(Collected data entries)

====================

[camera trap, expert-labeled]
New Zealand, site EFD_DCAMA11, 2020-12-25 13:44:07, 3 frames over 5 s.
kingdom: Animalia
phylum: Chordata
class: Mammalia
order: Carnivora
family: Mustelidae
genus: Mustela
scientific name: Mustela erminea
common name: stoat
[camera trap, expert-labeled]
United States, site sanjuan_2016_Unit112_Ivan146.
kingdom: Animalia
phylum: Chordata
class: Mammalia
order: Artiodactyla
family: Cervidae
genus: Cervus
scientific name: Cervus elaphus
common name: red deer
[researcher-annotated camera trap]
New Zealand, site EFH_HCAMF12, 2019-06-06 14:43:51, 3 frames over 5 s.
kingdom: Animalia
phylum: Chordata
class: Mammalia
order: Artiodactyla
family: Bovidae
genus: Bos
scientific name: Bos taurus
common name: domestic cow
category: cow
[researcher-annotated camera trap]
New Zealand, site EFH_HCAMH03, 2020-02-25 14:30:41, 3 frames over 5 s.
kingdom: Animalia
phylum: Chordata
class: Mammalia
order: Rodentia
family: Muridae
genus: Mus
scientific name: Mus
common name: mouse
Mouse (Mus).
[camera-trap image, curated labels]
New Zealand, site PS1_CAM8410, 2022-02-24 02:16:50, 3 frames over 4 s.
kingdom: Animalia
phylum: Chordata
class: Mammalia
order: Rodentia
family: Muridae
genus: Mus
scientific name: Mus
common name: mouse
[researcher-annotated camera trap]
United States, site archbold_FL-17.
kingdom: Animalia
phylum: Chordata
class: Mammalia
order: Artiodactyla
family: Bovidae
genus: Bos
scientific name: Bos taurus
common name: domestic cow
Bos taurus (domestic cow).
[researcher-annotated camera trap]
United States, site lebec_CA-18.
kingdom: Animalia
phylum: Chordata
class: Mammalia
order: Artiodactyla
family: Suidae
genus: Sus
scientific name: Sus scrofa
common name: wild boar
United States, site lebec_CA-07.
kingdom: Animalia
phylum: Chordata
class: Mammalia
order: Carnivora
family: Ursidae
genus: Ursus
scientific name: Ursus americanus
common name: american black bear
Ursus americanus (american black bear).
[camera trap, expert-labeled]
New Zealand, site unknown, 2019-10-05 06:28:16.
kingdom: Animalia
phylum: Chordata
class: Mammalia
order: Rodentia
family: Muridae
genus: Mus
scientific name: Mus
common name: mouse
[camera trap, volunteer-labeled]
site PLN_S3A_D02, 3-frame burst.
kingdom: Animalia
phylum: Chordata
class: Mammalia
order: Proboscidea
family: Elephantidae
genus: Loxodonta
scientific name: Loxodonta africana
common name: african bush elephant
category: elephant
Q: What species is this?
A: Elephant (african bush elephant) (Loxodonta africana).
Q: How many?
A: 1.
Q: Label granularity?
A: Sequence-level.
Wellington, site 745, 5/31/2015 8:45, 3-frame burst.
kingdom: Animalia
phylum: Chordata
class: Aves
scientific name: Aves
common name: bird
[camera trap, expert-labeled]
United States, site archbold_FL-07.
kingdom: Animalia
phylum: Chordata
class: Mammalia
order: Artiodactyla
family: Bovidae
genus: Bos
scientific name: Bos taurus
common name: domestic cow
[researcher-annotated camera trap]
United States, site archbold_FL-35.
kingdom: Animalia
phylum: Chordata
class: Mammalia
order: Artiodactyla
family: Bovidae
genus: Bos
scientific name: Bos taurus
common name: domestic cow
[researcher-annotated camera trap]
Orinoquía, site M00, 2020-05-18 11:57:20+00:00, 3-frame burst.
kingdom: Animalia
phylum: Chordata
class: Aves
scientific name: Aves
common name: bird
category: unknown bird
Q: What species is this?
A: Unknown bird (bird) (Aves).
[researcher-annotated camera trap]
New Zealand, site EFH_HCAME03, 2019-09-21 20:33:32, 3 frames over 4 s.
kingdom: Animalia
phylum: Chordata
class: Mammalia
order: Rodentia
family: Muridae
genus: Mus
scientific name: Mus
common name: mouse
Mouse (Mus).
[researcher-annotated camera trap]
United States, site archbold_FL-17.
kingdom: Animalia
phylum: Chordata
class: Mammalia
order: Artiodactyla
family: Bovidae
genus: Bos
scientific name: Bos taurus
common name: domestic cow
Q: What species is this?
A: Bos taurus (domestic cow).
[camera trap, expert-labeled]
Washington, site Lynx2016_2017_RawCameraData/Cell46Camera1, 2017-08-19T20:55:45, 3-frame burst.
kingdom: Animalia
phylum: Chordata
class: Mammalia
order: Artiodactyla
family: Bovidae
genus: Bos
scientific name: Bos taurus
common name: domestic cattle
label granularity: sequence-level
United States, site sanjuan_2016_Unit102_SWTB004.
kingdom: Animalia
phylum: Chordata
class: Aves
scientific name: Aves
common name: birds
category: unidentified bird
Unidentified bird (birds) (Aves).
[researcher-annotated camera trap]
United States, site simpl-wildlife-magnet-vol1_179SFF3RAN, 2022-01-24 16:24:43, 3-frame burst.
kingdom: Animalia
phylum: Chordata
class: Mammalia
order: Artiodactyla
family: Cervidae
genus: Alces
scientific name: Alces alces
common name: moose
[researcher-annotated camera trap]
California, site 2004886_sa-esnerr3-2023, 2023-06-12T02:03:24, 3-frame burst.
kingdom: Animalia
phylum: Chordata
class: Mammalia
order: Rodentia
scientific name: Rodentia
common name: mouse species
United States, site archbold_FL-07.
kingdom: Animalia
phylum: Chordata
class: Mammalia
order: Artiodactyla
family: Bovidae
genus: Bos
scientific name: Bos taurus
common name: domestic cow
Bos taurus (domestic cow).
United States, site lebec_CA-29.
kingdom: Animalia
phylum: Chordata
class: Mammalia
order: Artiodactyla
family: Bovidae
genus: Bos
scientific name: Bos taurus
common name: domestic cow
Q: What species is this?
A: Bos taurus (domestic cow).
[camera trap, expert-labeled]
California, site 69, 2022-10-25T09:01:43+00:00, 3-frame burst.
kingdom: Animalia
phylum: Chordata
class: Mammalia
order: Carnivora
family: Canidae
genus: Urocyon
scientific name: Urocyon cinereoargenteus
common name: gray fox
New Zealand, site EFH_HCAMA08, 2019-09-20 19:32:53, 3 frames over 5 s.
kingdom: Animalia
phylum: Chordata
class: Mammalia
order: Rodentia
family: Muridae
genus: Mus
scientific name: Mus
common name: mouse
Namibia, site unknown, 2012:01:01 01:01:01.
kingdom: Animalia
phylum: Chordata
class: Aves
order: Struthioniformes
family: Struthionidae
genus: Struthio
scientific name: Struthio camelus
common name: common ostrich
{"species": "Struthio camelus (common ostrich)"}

====================

All entries should be given again precisely as they appear above.

[camera trap, expert-labeled]
New Zealand, site EFD_DCAMA11, 2020-12-25 13:44:07, 3 frames over 5 s.
kingdom: Animalia
phylum: Chordata
class: Mammalia
order: Carnivora
family: Mustelidae
genus: Mustela
scientific name: Mustela erminea
common name: stoat
[camera trap, expert-labeled]
United States, site sanjuan_2016_Unit112_Ivan146.
kingdom: Animalia
phylum: Chordata
class: Mammalia
order: Artiodactyla
family: Cervidae
genus: Cervus
scientific name: Cervus elaphus
common name: red deer
[researcher-annotated camera trap]
New Zealand, site EFH_HCAMF12, 2019-06-06 14:43:51, 3 frames over 5 s.
kingdom: Animalia
phylum: Chordata
class: Mammalia
order: Artiodactyla
family: Bovidae
genus: Bos
scientific name: Bos taurus
common name: domestic cow
category: cow
[researcher-annotated camera trap]
New Zealand, site EFH_HCAMH03, 2020-02-25 14:30:41, 3 frames over 5 s.
kingdom: Animalia
phylum: Chordata
class: Mammalia
order: Rodentia
family: Muridae
genus: Mus
scientific name: Mus
common name: mouse
Mouse (Mus).
[camera-trap image, curated labels]
New Zealand, site PS1_CAM8410, 2022-02-24 02:16:50, 3 frames over 4 s.
kingdom: Animalia
phylum: Chordata
class: Mammalia
order: Rodentia
family: Muridae
genus: Mus
scientific name: Mus
common name: mouse
[researcher-annotated camera trap]
United States, site archbold_FL-17.
kingdom: Animalia
phylum: Chordata
class: Mammalia
order: Artiodactyla
family: Bovidae
genus: Bos
scientific name: Bos taurus
common name: domestic cow
Bos taurus (domestic cow).
[researcher-annotated camera trap]
United States, site lebec_CA-18.
kingdom: Animalia
phylum: Chordata
class: Mammalia
order: Artiodactyla
family: Suidae
genus: Sus
scientific name: Sus scrofa
common name: wild boar
United States, site lebec_CA-07.
kingdom: Animalia
phylum: Chordata
class: Mammalia
order: Carnivora
family: Ursidae
genus: Ursus
scientific name: Ursus americanus
common name: american black bear
Ursus americanus (american black bear).
[camera trap, expert-labeled]
New Zealand, site unknown, 2019-10-05 06:28:16.
kingdom: Animalia
phylum: Chordata
class: Mammalia
order: Rodentia
family: Muridae
genus: Mus
scientific name: Mus
common name: mouse
[camera trap, volunteer-labeled]
site PLN_S3A_D02, 3-frame burst.
kingdom: Animalia
phylum: Chordata
class: Mammalia
order: Proboscidea
family: Elephantidae
genus: Loxodonta
scientific name: Loxodonta africana
common name: african bush elephant
category: elephant
Q: What species is this?
A: Elephant (african bush elephant) (Loxodonta africana).
Q: How many?
A: 1.
Q: Label granularity?
A: Sequence-level.
Wellington, site 745, 5/31/2015 8:45, 3-frame burst.
kingdom: Animalia
phylum: Chordata
class: Aves
scientific name: Aves
common name: bird
[camera trap, expert-labeled]
United States, site archbold_FL-07.
kingdom: Animalia
phylum: Chordata
class: Mammalia
order: Artiodactyla
family: Bovidae
genus: Bos
scientific name: Bos taurus
common name: domestic cow
[researcher-annotated camera trap]
United States, site archbold_FL-35.
kingdom: Animalia
phylum: Chordata
class: Mammalia
order: Artiodactyla
family: Bovidae
genus: Bos
scientific name: Bos taurus
common name: domestic cow
[researcher-annotated camera trap]
Orinoquía, site M00, 2020-05-18 11:57:20+00:00, 3-frame burst.
kingdom: Animalia
phylum: Chordata
class: Aves
scientific name: Aves
common name: bird
category: unknown bird
Q: What species is this?
A: Unknown bird (bird) (Aves).
[researcher-annotated camera trap]
New Zealand, site EFH_HCAME03, 2019-09-21 20:33:32, 3 frames over 4 s.
kingdom: Animalia
phylum: Chordata
class: Mammalia
order: Rodentia
family: Muridae
genus: Mus
scientific name: Mus
common name: mouse
Mouse (Mus).
[researcher-annotated camera trap]
United States, site archbold_FL-17.
kingdom: Animalia
phylum: Chordata
class: Mammalia
order: Artiodactyla
family: Bovidae
genus: Bos
scientific name: Bos taurus
common name: domestic cow
Q: What species is this?
A: Bos taurus (domestic cow).
[camera trap, expert-labeled]
Washington, site Lynx2016_2017_RawCameraData/Cell46Camera1, 2017-08-19T20:55:45, 3-frame burst.
kingdom: Animalia
phylum: Chordata
class: Mammalia
order: Artiodactyla
family: Bovidae
genus: Bos
scientific name: Bos taurus
common name: domestic cattle
label granularity: sequence-level
United States, site sanjuan_2016_Unit102_SWTB004.
kingdom: Animalia
phylum: Chordata
class: Aves
scientific name: Aves
common name: birds
category: unidentified bird
Unidentified bird (birds) (Aves).
[researcher-annotated camera trap]
United States, site simpl-wildlife-magnet-vol1_179SFF3RAN, 2022-01-24 16:24:43, 3-frame burst.
kingdom: Animalia
phylum: Chordata
class: Mammalia
order: Artiodactyla
family: Cervidae
genus: Alces
scientific name: Alces alces
common name: moose
[researcher-annotated camera trap]
California, site 2004886_sa-esnerr3-2023, 2023-06-12T02:03:24, 3-frame burst.
kingdom: Animalia
phylum: Chordata
class: Mammalia
order: Rodentia
scientific name: Rodentia
common name: mouse species
United States, site archbold_FL-07.
kingdom: Animalia
phylum: Chordata
class: Mammalia
order: Artiodactyla
family: Bovidae
genus: Bos
scientific name: Bos taurus
common name: domestic cow
Bos taurus (domestic cow).
United States, site lebec_CA-29.
kingdom: Animalia
phylum: Chordata
class: Mammalia
order: Artiodactyla
family: Bovidae
genus: Bos
scientific name: Bos taurus
common name: domestic cow
Q: What species is this?
A: Bos taurus (domestic cow).
[camera trap, expert-labeled]
California, site 69, 2022-10-25T09:01:43+00:00, 3-frame burst.
kingdom: Animalia
phylum: Chordata
class: Mammalia
order: Carnivora
family: Canidae
genus: Urocyon
scientific name: Urocyon cinereoargenteus
common name: gray fox
New Zealand, site EFH_HCAMA08, 2019-09-20 19:32:53, 3 frames over 5 s.
kingdom: Animalia
phylum: Chordata
class: Mammalia
order: Rodentia
family: Muridae
genus: Mus
scientific name: Mus
common name: mouse
Namibia, site unknown, 2012:01:01 01:01:01.
kingdom: Animalia
phylum: Chordata
class: Aves
order: Struthioniformes
family: Struthionidae
genus: Struthio
scientific name: Struthio camelus
common name: common ostrich
{"species": "Struthio camelus (common ostrich)"}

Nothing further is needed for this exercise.